● **Stated goal A**
Identify every line of the entries that contains the word "this".

━━━ Passage to read ━━━

When you’re designing your research, and developing your research design, you can imagine yourself as the architect of the research project. You lay down the blueprints and identify all the tasks and elements that will need to be realised in order for your research project to be successful. The type of research design used in a crime and justice study influences its conclusions. Studies suggest that design does have a systematic effect on outcomes in criminal justice studies. For example, when determining the effect of an intervention (known as evaluation research, as you are evaluating the effect of the intervention), when comparing randomized studies with strong quasi-experimental research designs, systematic and statistically significant differences are observed (Weisburd et al 2001).

Those interested in the study of criminology and criminal justice have at their disposal a wide range of research methods. Which of the particular research methods to use is entirely contingent upon the question being studied. Research questions typically fall into four categories of research:

1. descriptive (define and describe the social phenomena),
1. exploratory (identify the underlying meaning behind the phenomena),
1. explanatory (identify causes and effects of social phenomena), and
1. evaluative (determine the effects of an intervention on an outcome).

Your readings will have gone through a lot of examples and details about each one of these approaches, and what research design you can use to answer which sort of categories of research questions. These books give you a fantastic theoretical overview of the methods, and so I will not reiterate those here. Instead I will try to focus on the practicalities associated with some research designs. While I will use the example of evaluative research here, you can use similar methods when appropriate for all sorts of research design.

5.3 Experiments and evaluation

Experimental criminology is a family of research methods that involves the controlled study of cause and effect. Research designs fall into two broad classes: quasi-experimental and experimental. In experimental criminology, samples of people, places, schools, prisons, police beats, or other units of analysis are typically assigned (either randomly or through statistical matching) to one of two groups: either a new, innovative treatment, or an alternate intervention condition (control). Any observed and measured differences between the two groups across a set of “outcome measures” (such as crime rates, self-reported delinquency, perceptions of disorder) can be attributed to the differences in the treatment and control conditions. Exponential growth in the field of experimental criminology began in the 1990s, leading to the establishment of a number of key entities (such as the Campbell Collaboration, the Academy of Experimental Criminology, the Journal of Experimental Criminology, and the Division of Experimental Criminology within the American Society of Criminology) that have significantly advanced the field of experimental criminology into the 21st century. These initiatives have extended the use of experiments (including randomized field experiments as well as quasi-experiments) to answer key questions about the causes and effects of crime and the ways criminal justice agencies might best prevent or control crime problems. The use of experimental methods is very important for building a solid evidence base for policymakers, and a number of advocacy organizations (such as the Coalition for Evidence- Based Policy) argue for the use of scientifically rigorous studies, such as randomized controlled trials, to identify criminal justice programs and practices capable of improving policy-relevant outcomes.

Experimental Criminology by Lorraine Mazerolle, Sarah Bennett
How much crime does prison prevent–or cause–for different kinds of offenders?
Does visible police patrol prevent crime everywhere or just in certain locations?
What is the best way for societies to prevent crime from an early age?
How can murder be prevented among high-risk groups of young men?

━━━ Data rows ━━━

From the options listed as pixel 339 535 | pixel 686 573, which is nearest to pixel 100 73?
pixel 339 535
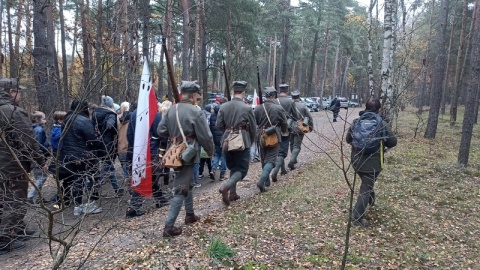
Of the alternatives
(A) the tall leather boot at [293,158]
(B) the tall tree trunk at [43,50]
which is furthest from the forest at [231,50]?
(A) the tall leather boot at [293,158]

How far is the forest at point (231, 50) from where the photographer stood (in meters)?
4.64

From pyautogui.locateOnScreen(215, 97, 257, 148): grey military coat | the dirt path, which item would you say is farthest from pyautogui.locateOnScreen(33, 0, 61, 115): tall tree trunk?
pyautogui.locateOnScreen(215, 97, 257, 148): grey military coat

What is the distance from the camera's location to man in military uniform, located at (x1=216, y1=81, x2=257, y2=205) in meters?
5.68

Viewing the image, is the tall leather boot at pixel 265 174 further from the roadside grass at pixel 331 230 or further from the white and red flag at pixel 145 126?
the white and red flag at pixel 145 126

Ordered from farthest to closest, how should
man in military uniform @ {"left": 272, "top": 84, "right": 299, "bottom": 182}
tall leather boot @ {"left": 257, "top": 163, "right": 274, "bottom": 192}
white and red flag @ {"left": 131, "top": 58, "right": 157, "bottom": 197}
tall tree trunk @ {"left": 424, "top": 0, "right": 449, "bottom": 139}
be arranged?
tall tree trunk @ {"left": 424, "top": 0, "right": 449, "bottom": 139}
man in military uniform @ {"left": 272, "top": 84, "right": 299, "bottom": 182}
tall leather boot @ {"left": 257, "top": 163, "right": 274, "bottom": 192}
white and red flag @ {"left": 131, "top": 58, "right": 157, "bottom": 197}

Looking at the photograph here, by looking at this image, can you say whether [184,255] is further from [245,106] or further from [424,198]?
[424,198]

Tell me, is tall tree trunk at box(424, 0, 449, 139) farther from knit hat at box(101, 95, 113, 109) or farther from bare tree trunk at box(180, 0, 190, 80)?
knit hat at box(101, 95, 113, 109)

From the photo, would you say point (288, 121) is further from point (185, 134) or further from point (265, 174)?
point (185, 134)

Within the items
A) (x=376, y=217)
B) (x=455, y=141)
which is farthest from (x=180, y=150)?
(x=455, y=141)

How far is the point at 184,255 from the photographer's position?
4.10 meters

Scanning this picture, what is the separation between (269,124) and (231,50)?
1749cm

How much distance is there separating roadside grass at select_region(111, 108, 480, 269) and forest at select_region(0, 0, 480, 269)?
0.09 m

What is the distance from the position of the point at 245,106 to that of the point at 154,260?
2876 mm

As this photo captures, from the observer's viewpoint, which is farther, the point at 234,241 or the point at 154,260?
the point at 234,241
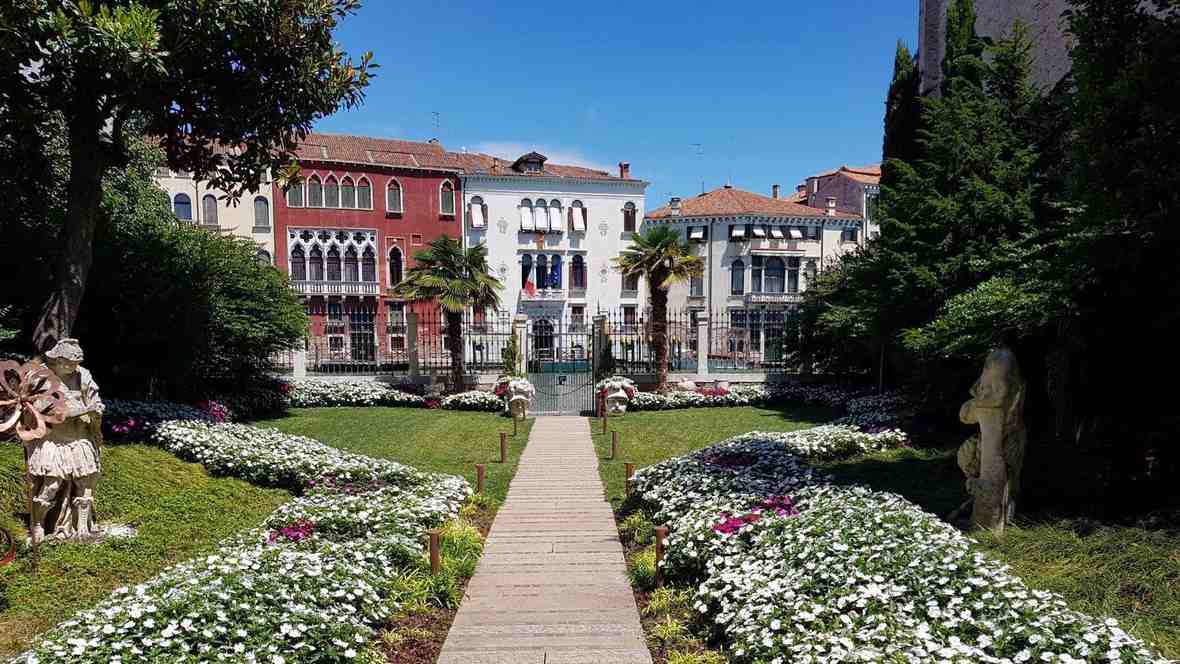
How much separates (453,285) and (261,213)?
2231 cm

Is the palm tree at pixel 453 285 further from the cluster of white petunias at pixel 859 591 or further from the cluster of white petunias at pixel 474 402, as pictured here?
the cluster of white petunias at pixel 859 591

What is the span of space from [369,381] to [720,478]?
17247mm

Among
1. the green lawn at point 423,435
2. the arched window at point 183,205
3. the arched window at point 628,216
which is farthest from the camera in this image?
the arched window at point 628,216

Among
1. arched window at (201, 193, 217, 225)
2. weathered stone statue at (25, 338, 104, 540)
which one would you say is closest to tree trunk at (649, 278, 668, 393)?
weathered stone statue at (25, 338, 104, 540)

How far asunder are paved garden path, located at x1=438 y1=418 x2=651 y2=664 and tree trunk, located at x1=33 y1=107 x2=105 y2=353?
7264mm

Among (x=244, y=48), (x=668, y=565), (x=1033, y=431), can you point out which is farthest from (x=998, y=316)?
(x=244, y=48)

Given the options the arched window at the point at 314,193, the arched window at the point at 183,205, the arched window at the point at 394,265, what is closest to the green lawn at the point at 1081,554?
the arched window at the point at 394,265

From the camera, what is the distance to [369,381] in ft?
79.4

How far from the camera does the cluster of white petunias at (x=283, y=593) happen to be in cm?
452

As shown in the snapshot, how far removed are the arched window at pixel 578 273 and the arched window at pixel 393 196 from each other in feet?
36.4

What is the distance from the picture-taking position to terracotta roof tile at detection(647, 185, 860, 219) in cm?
4559

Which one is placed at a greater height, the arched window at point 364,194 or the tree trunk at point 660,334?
the arched window at point 364,194

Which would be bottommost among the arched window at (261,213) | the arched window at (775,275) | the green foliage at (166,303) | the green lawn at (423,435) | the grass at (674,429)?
the grass at (674,429)

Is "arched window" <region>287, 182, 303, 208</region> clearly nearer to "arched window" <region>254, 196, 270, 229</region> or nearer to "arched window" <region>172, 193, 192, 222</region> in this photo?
"arched window" <region>254, 196, 270, 229</region>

━━━

● **Stated goal B**
Decide whether each statement agrees with the passage on research design. Answer yes or no for each, and quote the passage's deciding words exactly.
(i) Research questions typically fall into four categories.
(ii) Exponential growth in experimental criminology began in the 1980s.
(iii) In experimental criminology, units of analysis are assigned to groups only at random.

● **Full solution A**
Looking at the photograph here, by looking at this image, can you say whether [184,255] is further from [245,106] or further from [424,198]?
Scanning this picture, what is the separation between (269,124) and (231,50)?
As this photo captures, from the observer's viewpoint, which is farther, the point at 234,241 or the point at 154,260?
which is farthest from the camera in this image?
Is "arched window" <region>287, 182, 303, 208</region> clearly nearer to "arched window" <region>254, 196, 270, 229</region> or nearer to "arched window" <region>172, 193, 192, 222</region> in this photo?

● **Full solution B**
(i) Yes: "Research questions typically fall into four categories of research"
(ii) No: "Exponential growth in the field of experimental criminology began in the 1990s"
(iii) No: "typically assigned (either randomly or through statistical matching)"